2) I’m a little confused by your point. I concede that no organism has evolved to be Cart-like in its movements, but to say that it had no inspiration from biology seems to create a needlessly narrow definition of invention and inspiration.
3) I think the point you’re ultimately making is that people are clever beings and should use logic instead of simple observation. I think a better example there is nuclear physics (because it very strongly supports your point!)
But maybe, as usual, everyone is right/wrong. Contrary to your point, we are constantly finding new biological inspiration for invention (from nano to macro scale!), but to your point, some of the coolest stuff we do could never come out of the biological Monte Carlo simulation we are a part of.
1) No, a rolling thing is not a thing with an axle, no amount of looking things up will change that.
My overall point is that the bulk of human technology is not very strongly inspired by biological systems. We'd certainly like to build machines with some of the neat properties of organisms but until very recently we simply didn't have anything resembling the capability. Most machines are designed in principally different ways - modularity on a different scale, different use of materials to achieve reliability, etc. Wheel and axle is a just one of the most basic examples.
Wheel invented for pottery spinning. Pottery spinning machine very similar to human spinning. Probably inspired by human spinning
Human now has spinning machine. Human sees that when they spin down hill, they move easier. Human tips over pottery wheel.
Why is the above such a hard thing to believe? It’s supported by the archaeological record! You may not like that narrative but what’s the one you have?

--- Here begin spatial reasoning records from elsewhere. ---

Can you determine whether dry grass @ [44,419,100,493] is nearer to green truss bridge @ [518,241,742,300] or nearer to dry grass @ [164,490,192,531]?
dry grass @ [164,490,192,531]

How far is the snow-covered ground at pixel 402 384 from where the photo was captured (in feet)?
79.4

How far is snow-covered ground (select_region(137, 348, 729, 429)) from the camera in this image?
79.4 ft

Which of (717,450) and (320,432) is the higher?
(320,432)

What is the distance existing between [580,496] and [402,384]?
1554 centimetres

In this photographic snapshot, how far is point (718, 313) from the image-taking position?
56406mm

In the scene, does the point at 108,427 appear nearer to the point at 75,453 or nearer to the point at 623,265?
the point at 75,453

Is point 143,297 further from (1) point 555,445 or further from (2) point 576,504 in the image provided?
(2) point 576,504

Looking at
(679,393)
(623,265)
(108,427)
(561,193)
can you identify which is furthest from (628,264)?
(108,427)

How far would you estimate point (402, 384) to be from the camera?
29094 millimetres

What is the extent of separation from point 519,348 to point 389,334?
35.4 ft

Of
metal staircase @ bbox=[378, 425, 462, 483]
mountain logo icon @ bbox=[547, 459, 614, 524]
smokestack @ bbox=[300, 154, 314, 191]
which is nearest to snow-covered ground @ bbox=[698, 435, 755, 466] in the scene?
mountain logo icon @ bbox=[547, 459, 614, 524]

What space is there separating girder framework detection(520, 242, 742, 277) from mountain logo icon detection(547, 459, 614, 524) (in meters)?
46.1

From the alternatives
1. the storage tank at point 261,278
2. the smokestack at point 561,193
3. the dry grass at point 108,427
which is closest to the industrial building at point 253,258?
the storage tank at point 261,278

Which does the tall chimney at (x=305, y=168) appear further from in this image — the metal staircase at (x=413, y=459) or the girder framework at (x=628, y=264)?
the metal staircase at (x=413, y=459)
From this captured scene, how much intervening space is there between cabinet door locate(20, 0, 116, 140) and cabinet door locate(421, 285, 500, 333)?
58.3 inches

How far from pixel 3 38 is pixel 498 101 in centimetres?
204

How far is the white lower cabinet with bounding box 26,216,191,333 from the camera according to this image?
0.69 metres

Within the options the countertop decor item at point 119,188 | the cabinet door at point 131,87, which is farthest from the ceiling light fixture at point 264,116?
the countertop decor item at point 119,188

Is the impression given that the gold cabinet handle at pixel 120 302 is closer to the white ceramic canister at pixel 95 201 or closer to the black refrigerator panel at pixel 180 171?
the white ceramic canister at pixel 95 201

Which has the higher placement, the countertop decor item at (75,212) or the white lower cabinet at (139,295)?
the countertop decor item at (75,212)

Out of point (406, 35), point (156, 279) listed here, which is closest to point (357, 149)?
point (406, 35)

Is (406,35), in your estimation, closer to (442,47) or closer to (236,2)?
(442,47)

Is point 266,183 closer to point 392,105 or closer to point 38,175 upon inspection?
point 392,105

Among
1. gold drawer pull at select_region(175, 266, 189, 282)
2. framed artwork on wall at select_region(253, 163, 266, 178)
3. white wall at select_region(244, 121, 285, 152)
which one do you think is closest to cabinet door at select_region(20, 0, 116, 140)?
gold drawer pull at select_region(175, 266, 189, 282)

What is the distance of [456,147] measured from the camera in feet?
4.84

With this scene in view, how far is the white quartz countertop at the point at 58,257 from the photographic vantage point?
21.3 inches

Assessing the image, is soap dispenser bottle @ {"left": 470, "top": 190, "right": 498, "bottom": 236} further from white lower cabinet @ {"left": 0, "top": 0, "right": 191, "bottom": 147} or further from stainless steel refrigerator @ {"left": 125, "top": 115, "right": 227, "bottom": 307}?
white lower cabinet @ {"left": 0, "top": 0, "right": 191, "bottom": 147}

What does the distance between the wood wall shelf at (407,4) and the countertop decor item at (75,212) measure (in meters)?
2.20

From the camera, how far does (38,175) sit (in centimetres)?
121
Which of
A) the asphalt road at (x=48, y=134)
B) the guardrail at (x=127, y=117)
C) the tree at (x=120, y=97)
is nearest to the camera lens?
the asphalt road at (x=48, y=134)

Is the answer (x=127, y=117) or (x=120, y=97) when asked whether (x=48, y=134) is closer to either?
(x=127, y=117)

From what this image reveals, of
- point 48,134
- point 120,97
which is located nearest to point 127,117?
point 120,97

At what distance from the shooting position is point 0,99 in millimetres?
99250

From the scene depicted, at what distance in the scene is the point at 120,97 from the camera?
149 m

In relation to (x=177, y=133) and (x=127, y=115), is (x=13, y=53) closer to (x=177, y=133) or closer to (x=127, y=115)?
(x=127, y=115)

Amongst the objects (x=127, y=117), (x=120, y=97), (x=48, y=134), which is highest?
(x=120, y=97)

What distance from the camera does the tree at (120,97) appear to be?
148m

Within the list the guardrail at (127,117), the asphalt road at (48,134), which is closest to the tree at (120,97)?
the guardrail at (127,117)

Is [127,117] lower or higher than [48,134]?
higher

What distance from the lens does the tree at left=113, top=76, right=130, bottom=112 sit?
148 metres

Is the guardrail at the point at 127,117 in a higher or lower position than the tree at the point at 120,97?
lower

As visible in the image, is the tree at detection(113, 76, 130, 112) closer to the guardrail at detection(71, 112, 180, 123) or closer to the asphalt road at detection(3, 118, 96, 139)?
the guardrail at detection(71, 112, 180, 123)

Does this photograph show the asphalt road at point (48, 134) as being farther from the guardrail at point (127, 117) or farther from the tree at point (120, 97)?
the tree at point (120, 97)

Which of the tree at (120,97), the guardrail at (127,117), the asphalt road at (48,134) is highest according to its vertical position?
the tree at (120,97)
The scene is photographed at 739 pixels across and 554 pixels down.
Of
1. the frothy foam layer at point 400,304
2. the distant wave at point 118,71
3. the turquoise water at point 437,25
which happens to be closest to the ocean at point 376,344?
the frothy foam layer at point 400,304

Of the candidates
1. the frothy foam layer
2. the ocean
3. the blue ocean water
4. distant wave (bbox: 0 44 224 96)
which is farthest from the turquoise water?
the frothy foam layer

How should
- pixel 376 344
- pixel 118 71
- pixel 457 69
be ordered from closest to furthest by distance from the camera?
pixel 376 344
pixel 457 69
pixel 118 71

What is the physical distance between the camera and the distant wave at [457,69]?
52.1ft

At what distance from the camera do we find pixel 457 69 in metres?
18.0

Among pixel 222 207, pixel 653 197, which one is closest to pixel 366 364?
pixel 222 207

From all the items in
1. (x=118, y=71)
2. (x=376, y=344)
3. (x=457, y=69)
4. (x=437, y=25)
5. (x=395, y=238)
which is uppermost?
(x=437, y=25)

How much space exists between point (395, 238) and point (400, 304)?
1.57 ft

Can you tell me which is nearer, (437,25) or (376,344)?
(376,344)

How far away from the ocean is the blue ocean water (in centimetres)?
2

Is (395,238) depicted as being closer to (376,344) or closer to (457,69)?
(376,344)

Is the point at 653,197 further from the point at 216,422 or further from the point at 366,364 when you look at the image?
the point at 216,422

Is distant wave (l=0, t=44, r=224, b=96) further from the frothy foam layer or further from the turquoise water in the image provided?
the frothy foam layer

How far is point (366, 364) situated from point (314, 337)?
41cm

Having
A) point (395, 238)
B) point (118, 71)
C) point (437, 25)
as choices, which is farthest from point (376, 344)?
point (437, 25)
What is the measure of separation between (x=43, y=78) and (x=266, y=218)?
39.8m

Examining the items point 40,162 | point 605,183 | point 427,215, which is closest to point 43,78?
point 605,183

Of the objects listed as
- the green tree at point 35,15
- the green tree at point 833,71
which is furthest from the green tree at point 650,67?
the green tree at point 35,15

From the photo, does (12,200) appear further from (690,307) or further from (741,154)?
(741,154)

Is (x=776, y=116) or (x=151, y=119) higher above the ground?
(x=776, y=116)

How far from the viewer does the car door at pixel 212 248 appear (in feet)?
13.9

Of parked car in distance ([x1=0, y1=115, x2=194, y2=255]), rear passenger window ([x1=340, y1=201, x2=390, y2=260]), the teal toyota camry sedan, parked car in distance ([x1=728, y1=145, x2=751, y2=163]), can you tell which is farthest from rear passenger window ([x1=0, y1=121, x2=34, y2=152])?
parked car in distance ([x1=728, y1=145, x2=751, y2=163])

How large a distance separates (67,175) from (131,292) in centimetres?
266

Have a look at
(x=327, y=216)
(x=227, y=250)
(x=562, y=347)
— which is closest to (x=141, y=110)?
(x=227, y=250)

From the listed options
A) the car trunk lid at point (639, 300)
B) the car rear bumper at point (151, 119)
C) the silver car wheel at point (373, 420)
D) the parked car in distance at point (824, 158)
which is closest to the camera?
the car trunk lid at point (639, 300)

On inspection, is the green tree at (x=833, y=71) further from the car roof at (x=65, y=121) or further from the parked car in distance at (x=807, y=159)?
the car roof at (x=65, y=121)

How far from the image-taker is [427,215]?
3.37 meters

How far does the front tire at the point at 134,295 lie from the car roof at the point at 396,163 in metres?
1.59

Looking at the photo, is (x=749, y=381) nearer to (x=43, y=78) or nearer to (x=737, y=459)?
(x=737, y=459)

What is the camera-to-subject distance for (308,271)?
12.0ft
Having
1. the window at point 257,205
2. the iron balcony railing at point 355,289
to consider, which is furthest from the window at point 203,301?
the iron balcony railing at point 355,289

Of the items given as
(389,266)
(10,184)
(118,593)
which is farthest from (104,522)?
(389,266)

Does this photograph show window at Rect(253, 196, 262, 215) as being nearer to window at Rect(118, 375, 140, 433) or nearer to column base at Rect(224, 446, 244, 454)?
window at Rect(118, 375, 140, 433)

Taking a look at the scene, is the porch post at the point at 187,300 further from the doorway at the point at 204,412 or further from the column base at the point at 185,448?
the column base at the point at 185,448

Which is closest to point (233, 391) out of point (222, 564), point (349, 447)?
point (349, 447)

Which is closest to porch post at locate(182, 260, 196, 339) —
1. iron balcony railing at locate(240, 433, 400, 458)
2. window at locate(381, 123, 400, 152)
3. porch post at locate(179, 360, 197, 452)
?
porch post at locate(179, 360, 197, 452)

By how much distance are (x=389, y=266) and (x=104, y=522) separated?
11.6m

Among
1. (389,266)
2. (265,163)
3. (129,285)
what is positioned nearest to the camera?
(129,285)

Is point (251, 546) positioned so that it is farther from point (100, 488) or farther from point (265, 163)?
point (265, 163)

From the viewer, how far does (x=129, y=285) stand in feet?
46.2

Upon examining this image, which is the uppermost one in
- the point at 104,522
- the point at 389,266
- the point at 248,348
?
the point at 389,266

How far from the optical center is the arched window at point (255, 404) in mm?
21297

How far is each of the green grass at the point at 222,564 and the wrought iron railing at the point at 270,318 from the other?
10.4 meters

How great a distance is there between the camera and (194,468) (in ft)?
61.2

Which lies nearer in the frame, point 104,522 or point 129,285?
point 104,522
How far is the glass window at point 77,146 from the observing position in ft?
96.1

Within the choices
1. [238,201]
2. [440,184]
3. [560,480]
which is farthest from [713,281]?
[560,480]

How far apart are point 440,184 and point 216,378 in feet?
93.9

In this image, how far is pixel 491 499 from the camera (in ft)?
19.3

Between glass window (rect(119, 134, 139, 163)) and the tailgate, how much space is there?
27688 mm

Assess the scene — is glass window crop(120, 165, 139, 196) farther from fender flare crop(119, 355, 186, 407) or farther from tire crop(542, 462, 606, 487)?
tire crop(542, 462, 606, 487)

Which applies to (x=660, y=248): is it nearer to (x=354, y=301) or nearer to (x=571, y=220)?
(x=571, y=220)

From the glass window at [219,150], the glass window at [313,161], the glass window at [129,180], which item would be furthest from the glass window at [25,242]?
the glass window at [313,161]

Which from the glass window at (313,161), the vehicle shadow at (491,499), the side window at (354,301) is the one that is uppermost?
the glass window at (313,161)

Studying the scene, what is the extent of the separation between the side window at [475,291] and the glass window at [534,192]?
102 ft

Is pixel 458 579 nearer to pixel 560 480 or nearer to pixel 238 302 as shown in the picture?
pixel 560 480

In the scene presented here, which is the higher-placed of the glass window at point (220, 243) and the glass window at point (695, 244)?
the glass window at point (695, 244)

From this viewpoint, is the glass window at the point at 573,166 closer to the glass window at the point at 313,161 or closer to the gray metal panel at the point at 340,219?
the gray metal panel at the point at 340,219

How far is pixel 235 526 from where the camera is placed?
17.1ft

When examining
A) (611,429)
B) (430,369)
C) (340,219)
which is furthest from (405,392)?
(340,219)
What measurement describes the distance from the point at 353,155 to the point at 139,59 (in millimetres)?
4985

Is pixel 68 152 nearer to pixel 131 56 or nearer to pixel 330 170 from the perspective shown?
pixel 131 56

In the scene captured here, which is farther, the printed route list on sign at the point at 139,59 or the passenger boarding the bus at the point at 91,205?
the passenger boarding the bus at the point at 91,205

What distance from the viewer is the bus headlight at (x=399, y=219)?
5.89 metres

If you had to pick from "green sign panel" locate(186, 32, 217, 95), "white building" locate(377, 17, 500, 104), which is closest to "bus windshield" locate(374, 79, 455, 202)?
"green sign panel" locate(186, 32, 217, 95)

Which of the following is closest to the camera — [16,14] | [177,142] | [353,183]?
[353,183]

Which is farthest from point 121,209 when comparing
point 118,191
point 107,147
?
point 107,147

And to be critical of the point youre making: there’s only so much chemistry and physics out there and ultimately we are made of biology, so what are you even saying? That we love making symmetrical objects but that has nothing to do with biological symmetry? That we forge metal because we are attracted to shiny things but that has nothing. To do with our obsession with looking at eyeballs? Maybe open your mind a bit?
But our current findings imply that the wheel and axel were invented for pottery turning and someone eventually got the cart thing going sometime after that.
Wait, you don’t think “humans ability to roll down a hill faster than they can walk” had anything to do with the wheel?
I don’t know about you, but I had an intuitive understanding of the wheel in kindergarten because that exact phenomenon.